* START PASSAGE GIVEN *

FCB Worldwide | True North Communications

Profile subscribers click here for full profile

* For a limited period, this profile and selected other Adbrands pages which would normally be available only to subscribers, have been opened to all users. Please note that access to most other profiles as well as the account assignments database is still limited to paid subscribers *

Originally formed as the parent entity for ad network Foote Cone & Belding, True North Communications aimed to rival Omnicom, Interpublic and WPP as one of the world's major marketing services groups. But the business was consistently hindered by its lack of a truly global network. An attempt to create one in 1990 through a joint venture with Publicis proved disastrous, and ended in a bitter and protracted divorce. Long established as the group most likely to buy another agency or be bought, TN was finally snapped up by Interpublic in March 2001 for $2.1bn. Five years later, FCB's independent identity was also sacrificed when it was absorbed into direct marketing network Draft, to create Draftfcb. See also:

The agency known by the 1980s by its initials of FCB, had begun life as Lord & Thomas, before transforming into Foote Cone & Belding at the beginning of 1943. (See separate profile for more). Despite its mammoth size in the US, the agency had not been able to establish a strong local presence in key international markets, with the possible exception of the UK, where its London agency was a major force during the 1970s, responsible for a series of memorable campaigns including the Dulux dog, the Sure deodorant "tick" and British Airways' "We'll take more care of you". By the mid 1980s, this lack of a global footprint was beginning to damage the agency's relationship with its biggest American clients, such as Colgate-Palmolive. As a result, in 1988, FCB chairman & CEO Norman Brown negotiated a joint venture arrangement with French network Publicis which pooled both companies' offices in Europe in a new entity, to be known as Publicis/FCB, which at a stroke became the second largest network in Europe after Saatchi & Saatchi.

This appeared to offer major benefits to both companies. FCB was then America's biggest agency, but had little strength in Continental Europe; Publicis was strong in Europe, but had no presence in the US other than a small office in New York. The two companies swapped shares to seal the bond, with each ending up with a holding of around 20% in the other. Initially, everything seemed to go well, but the partnership became strained after Norman Brown's retirement in 1991. He was replaced by Bruce Mason, a former Army tank commander who had become the highly effective head of FCB's North American operations. It was not long before evidence arose of personal friction between the blunt, no-nonsense Mason and Publicis CEO Maurice Levy, suave and charming but also ruthlessly ambitious.

* END PASSAGE GIVEN *
* START GIVEN ENTRIES *

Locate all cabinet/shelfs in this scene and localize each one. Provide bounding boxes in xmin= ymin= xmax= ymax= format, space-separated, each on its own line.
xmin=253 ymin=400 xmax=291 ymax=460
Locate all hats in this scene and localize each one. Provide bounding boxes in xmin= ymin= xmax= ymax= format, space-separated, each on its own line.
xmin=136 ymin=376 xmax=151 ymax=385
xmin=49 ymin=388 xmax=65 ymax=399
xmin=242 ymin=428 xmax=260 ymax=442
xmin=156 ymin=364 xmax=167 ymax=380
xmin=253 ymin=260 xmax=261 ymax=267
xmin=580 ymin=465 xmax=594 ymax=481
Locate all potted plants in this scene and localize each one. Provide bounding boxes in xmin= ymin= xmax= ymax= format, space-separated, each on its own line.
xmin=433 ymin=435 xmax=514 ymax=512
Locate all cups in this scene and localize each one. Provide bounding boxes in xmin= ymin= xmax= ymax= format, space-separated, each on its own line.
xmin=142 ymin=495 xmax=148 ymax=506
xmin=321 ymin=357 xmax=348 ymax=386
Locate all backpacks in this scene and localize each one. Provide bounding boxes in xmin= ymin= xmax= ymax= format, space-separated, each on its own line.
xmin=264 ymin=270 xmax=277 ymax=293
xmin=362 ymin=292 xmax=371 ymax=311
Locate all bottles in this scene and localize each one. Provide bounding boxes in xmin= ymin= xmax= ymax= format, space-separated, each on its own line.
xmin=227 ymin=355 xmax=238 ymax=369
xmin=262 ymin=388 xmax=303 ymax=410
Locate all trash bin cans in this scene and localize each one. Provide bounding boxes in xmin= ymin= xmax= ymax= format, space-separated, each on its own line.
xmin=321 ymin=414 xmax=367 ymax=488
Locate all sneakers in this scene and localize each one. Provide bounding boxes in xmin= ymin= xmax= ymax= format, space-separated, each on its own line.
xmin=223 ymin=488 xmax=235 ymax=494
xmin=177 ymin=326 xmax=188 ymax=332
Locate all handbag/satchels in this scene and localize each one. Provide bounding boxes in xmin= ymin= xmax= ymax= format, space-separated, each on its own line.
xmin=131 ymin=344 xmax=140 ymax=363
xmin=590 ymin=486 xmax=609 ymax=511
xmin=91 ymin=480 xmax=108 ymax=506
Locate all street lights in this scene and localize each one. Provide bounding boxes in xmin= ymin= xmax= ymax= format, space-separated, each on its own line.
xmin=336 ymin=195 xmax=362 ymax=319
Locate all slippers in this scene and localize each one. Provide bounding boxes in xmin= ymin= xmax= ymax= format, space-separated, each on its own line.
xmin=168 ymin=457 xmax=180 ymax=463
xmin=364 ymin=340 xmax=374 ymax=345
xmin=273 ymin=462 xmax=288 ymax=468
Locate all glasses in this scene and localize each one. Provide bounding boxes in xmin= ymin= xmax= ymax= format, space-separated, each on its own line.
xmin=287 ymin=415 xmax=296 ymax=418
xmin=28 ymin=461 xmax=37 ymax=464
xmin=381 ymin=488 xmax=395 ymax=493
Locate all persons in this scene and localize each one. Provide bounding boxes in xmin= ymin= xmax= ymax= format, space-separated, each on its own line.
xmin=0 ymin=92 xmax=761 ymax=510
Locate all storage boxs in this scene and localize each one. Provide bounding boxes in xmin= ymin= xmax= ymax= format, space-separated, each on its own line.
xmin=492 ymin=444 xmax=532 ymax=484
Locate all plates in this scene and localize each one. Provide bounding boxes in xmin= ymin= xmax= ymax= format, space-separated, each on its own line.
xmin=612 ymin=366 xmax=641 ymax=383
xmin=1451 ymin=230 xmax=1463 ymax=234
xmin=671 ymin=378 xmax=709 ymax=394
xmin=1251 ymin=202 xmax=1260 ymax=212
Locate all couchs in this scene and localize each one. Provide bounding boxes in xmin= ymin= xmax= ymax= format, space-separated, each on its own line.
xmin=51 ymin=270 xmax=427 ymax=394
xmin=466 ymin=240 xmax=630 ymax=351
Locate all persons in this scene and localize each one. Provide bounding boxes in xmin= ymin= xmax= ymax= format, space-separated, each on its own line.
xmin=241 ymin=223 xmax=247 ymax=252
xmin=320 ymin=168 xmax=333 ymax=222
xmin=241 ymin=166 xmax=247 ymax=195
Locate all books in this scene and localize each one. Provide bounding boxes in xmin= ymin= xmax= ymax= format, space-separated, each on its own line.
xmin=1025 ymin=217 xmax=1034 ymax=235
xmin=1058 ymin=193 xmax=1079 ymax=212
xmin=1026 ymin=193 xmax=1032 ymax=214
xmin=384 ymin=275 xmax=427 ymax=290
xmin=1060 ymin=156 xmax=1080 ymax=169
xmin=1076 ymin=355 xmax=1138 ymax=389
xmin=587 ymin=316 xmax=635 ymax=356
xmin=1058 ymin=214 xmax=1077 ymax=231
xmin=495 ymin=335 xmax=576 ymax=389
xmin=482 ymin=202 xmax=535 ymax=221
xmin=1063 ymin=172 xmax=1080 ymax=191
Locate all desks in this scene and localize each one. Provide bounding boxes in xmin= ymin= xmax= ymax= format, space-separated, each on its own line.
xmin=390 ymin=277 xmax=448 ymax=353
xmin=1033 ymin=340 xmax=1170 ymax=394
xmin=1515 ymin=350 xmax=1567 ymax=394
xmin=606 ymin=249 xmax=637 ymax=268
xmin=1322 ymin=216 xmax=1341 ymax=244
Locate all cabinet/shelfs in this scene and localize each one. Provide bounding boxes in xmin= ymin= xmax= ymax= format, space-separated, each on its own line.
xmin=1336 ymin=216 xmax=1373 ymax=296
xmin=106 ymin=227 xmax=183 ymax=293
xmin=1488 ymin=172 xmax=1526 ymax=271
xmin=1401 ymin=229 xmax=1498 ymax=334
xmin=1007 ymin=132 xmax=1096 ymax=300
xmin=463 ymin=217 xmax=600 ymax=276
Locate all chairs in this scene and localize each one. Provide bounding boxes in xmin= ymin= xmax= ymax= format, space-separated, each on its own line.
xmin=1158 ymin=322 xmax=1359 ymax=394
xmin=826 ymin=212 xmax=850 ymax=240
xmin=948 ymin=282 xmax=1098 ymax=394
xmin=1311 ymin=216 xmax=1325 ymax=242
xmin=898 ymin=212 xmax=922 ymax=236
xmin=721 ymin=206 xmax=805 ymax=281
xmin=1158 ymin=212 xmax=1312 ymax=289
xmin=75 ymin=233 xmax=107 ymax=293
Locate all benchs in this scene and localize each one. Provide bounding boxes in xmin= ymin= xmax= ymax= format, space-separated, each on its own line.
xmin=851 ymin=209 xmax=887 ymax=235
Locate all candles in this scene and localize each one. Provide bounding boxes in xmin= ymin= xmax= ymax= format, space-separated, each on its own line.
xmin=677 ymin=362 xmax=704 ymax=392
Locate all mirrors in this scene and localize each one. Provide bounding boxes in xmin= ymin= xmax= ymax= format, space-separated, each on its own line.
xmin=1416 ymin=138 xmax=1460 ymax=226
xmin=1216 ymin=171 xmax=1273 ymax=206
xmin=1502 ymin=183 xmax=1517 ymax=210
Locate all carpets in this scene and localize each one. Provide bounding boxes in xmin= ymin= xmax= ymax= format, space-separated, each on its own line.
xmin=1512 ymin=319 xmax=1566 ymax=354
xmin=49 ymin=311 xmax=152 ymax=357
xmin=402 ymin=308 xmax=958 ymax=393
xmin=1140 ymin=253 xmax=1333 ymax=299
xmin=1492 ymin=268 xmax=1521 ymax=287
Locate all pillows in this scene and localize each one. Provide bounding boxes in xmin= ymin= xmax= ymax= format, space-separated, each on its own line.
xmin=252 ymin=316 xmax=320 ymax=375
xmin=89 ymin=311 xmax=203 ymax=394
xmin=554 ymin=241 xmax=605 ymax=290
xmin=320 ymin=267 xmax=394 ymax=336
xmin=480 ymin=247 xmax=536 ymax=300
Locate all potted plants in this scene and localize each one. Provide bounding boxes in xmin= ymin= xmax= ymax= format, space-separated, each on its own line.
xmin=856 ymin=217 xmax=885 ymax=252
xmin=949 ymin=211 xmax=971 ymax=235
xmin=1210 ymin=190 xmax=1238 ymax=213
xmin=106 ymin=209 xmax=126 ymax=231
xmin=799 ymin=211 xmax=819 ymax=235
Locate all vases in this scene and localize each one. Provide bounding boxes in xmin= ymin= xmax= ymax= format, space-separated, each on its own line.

* END GIVEN ENTRIES *

- EXERCISE REQUIREMENTS:
A) According to the True North Communications profile, why did FCB enter into a joint venture with Publicis in 1988? Answer in one to three sentences.
B) In the True North Communications profile, who replaced Norman Brown after his retirement in 1991?
C) Carry on the True North Communications profile from where it stops.
The data plays no part in what follows.

- ANSWERS TO THE EXERCISE:
A) By the mid 1980s, FCB's lack of a global footprint was beginning to damage its relationship with its biggest American clients, such as Colgate-Palmolive. The Publicis deal pooled both companies' European offices. That helped FCB because it had little strength in Continental Europe, while Publicis was strong there.

B) Bruce Mason, a former Army tank commander who had headed FCB's North American operations.

C)
The crunch came in 1993 when Publicis announced plans to acquire another French network, FCA (see BMZ profile for background). This business had recently acquired its own outpost in New York, The Bloom Agency, a direct competitor to FCB. To complicate matters, following completion of its takeover of FCA at the beginning of 1994 Publicis then proceeded to merge Bloom with its own small outpost in New York, despite the objections of FCB. At this point, tensions that had been building behind the scenes erupted. FCB claimed that the move constituted a breach of contract because the two partners had agreed not to compete in each other's home territory. Publicis, however, refused to back down on either the purchase or the merger, leading to several furious rows. By the end of the year both parties were seeking independent arbitration to dissolve their joint venture.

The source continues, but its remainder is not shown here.